> [Assignment]: The lines from the start of the data through the line containing "common name: red deer" are to be reproduced exactly, both ends included.

——————————

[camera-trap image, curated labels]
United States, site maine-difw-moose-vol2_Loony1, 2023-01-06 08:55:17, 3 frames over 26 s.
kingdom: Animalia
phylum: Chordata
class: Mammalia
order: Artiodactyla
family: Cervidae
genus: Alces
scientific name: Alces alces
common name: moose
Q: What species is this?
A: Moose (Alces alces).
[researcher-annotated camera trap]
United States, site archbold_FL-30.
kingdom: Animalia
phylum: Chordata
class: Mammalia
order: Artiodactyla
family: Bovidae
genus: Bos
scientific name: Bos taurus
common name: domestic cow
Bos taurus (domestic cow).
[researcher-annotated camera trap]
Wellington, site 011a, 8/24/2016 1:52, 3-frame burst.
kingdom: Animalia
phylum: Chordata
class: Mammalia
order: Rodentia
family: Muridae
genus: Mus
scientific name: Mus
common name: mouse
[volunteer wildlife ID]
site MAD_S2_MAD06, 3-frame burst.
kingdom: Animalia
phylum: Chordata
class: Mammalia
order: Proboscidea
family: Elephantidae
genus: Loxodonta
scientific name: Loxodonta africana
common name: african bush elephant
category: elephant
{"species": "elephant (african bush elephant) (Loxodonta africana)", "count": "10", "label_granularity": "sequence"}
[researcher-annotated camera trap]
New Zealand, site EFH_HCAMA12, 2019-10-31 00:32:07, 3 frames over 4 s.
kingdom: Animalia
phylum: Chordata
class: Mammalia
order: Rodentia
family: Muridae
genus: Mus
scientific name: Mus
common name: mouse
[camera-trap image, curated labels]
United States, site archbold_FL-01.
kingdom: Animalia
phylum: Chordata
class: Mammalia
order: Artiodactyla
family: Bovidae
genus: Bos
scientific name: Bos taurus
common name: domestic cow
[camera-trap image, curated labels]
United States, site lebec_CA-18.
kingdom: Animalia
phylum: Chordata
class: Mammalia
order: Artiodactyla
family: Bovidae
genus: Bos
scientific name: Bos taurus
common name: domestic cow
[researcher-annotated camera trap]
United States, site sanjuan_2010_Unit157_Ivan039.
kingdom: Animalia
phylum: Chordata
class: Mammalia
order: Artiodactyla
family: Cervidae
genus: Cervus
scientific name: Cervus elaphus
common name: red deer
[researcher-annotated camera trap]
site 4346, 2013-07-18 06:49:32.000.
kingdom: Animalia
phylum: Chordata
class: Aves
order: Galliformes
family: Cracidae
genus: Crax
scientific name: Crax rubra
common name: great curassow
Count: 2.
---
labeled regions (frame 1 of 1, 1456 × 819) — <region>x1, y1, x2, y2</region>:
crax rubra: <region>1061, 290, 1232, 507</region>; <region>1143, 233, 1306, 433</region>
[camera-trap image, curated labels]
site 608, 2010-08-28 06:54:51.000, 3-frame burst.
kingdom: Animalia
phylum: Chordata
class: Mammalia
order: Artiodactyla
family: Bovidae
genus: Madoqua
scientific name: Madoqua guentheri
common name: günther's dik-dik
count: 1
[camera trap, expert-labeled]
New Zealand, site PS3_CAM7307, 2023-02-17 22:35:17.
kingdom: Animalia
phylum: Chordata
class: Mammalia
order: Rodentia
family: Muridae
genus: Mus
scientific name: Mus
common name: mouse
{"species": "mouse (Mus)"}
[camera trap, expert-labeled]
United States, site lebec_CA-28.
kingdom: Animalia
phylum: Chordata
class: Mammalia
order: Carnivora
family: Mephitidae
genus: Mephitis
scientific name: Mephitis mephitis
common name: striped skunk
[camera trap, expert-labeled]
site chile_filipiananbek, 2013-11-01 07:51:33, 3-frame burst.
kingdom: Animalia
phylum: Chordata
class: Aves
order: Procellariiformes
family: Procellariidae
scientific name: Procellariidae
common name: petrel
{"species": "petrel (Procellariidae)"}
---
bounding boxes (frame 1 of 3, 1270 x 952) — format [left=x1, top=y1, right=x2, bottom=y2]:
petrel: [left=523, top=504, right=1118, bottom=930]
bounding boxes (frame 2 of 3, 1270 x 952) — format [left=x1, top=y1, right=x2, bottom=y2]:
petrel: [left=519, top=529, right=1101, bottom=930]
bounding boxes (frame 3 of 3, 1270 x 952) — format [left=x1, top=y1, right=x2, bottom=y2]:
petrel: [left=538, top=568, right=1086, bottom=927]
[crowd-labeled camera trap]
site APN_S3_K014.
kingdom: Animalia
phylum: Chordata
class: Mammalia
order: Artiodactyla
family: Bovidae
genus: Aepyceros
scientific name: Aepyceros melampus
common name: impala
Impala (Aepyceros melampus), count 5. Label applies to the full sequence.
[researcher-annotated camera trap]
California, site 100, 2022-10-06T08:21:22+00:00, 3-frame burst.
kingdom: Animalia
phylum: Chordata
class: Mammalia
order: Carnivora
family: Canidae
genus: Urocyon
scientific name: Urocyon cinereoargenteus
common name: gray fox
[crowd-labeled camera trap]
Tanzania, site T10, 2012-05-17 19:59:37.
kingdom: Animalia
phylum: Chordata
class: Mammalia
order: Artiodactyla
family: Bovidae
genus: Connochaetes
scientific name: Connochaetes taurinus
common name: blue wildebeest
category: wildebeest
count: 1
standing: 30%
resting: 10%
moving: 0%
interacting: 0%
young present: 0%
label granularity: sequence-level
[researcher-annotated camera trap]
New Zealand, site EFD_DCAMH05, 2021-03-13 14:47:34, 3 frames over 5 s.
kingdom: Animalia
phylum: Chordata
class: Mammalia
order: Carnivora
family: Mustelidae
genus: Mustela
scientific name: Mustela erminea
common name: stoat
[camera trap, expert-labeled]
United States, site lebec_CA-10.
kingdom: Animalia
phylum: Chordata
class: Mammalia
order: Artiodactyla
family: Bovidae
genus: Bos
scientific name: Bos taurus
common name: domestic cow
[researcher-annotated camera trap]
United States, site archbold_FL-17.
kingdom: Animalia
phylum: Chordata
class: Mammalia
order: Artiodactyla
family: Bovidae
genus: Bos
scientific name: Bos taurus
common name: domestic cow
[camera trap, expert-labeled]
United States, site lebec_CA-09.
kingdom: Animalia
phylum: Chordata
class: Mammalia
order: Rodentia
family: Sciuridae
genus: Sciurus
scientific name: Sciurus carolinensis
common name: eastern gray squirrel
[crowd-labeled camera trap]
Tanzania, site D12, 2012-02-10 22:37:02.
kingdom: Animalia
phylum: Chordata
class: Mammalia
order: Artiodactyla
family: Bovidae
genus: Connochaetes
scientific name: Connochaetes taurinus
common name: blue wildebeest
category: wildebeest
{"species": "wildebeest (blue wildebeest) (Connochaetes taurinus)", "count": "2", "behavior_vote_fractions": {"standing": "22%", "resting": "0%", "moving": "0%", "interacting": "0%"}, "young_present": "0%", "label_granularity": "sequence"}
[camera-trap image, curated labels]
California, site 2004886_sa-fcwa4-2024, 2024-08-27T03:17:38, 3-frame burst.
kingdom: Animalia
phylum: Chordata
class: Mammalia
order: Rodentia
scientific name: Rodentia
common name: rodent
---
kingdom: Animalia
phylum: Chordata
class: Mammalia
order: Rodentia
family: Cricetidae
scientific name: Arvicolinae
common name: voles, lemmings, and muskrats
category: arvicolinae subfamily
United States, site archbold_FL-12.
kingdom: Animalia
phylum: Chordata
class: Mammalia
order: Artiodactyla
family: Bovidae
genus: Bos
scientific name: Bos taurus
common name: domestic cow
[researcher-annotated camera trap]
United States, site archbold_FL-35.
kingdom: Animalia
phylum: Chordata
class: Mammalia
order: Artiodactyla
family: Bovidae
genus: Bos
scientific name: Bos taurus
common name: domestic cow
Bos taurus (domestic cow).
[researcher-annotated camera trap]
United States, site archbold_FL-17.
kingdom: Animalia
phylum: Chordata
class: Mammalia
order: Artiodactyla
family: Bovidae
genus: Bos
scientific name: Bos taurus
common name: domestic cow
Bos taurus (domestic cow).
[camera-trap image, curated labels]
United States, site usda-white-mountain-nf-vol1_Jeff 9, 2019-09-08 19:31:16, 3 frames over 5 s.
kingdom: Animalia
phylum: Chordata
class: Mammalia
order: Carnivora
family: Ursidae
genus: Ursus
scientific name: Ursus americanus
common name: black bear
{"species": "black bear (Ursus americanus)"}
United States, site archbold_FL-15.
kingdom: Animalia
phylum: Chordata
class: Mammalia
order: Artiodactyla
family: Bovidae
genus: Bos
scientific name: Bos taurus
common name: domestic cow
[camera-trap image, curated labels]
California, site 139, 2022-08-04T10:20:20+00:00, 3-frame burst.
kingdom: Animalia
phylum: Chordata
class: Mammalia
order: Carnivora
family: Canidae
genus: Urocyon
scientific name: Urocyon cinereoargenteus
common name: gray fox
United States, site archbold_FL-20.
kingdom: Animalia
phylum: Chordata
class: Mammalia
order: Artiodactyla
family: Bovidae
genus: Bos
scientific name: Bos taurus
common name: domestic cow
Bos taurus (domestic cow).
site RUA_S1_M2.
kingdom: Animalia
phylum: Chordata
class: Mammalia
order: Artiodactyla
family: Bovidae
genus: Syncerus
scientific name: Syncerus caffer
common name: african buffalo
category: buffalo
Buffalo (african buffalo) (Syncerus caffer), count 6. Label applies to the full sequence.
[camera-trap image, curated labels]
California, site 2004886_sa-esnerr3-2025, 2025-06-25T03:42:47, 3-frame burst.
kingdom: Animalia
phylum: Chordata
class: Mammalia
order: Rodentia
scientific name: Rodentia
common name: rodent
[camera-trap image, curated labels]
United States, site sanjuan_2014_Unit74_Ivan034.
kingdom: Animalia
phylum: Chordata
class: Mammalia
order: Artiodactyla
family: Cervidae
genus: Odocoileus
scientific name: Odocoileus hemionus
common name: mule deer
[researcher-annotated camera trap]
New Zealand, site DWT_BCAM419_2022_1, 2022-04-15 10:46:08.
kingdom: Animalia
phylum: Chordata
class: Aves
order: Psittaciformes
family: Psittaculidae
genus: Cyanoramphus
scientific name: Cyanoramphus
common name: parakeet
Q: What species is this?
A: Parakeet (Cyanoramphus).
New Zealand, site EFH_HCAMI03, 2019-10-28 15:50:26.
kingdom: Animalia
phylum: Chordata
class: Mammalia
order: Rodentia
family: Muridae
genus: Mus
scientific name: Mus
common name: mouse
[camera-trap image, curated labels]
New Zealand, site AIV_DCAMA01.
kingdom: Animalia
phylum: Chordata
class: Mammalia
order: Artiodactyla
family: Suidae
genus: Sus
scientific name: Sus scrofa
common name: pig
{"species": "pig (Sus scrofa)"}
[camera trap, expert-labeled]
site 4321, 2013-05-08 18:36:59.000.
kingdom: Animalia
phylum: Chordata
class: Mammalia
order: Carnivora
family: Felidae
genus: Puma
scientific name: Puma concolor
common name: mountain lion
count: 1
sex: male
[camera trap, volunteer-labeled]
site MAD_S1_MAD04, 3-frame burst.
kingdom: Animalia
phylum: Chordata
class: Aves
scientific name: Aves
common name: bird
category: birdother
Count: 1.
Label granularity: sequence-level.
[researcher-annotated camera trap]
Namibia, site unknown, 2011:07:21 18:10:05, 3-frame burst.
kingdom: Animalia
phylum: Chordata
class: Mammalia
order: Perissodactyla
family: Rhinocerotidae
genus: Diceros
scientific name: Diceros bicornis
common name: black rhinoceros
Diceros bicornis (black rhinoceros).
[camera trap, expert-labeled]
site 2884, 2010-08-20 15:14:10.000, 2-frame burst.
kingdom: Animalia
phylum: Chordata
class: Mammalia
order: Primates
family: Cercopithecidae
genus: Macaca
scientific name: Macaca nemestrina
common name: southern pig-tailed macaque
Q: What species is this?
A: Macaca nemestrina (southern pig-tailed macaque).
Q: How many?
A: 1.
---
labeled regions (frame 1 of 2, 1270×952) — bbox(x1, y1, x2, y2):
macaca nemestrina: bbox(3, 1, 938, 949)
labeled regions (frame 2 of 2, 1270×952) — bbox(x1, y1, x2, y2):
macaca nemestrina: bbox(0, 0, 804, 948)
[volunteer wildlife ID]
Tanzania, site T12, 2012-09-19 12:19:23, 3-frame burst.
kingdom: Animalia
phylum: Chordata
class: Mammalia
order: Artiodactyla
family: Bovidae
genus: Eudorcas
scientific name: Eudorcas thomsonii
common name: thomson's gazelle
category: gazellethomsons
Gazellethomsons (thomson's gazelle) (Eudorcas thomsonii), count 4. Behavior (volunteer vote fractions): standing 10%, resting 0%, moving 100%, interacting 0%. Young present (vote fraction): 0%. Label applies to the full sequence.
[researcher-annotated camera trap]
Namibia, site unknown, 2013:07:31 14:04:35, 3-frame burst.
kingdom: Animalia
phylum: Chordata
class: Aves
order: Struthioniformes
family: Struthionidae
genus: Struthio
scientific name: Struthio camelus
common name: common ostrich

——————————

> [Task result]:
[camera-trap image, curated labels]
United States, site maine-difw-moose-vol2_Loony1, 2023-01-06 08:55:17, 3 frames over 26 s.
kingdom: Animalia
phylum: Chordata
class: Mammalia
order: Artiodactyla
family: Cervidae
genus: Alces
scientific name: Alces alces
common name: moose
Q: What species is this?
A: Moose (Alces alces).
[researcher-annotated camera trap]
United States, site archbold_FL-30.
kingdom: Animalia
phylum: Chordata
class: Mammalia
order: Artiodactyla
family: Bovidae
genus: Bos
scientific name: Bos taurus
common name: domestic cow
Bos taurus (domestic cow).
[researcher-annotated camera trap]
Wellington, site 011a, 8/24/2016 1:52, 3-frame burst.
kingdom: Animalia
phylum: Chordata
class: Mammalia
order: Rodentia
family: Muridae
genus: Mus
scientific name: Mus
common name: mouse
[volunteer wildlife ID]
site MAD_S2_MAD06, 3-frame burst.
kingdom: Animalia
phylum: Chordata
class: Mammalia
order: Proboscidea
family: Elephantidae
genus: Loxodonta
scientific name: Loxodonta africana
common name: african bush elephant
category: elephant
{"species": "elephant (african bush elephant) (Loxodonta africana)", "count": "10", "label_granularity": "sequence"}
[researcher-annotated camera trap]
New Zealand, site EFH_HCAMA12, 2019-10-31 00:32:07, 3 frames over 4 s.
kingdom: Animalia
phylum: Chordata
class: Mammalia
order: Rodentia
family: Muridae
genus: Mus
scientific name: Mus
common name: mouse
[camera-trap image, curated labels]
United States, site archbold_FL-01.
kingdom: Animalia
phylum: Chordata
class: Mammalia
order: Artiodactyla
family: Bovidae
genus: Bos
scientific name: Bos taurus
common name: domestic cow
[camera-trap image, curated labels]
United States, site lebec_CA-18.
kingdom: Animalia
phylum: Chordata
class: Mammalia
order: Artiodactyla
family: Bovidae
genus: Bos
scientific name: Bos taurus
common name: domestic cow
[researcher-annotated camera trap]
United States, site sanjuan_2010_Unit157_Ivan039.
kingdom: Animalia
phylum: Chordata
class: Mammalia
order: Artiodactyla
family: Cervidae
genus: Cervus
scientific name: Cervus elaphus
common name: red deer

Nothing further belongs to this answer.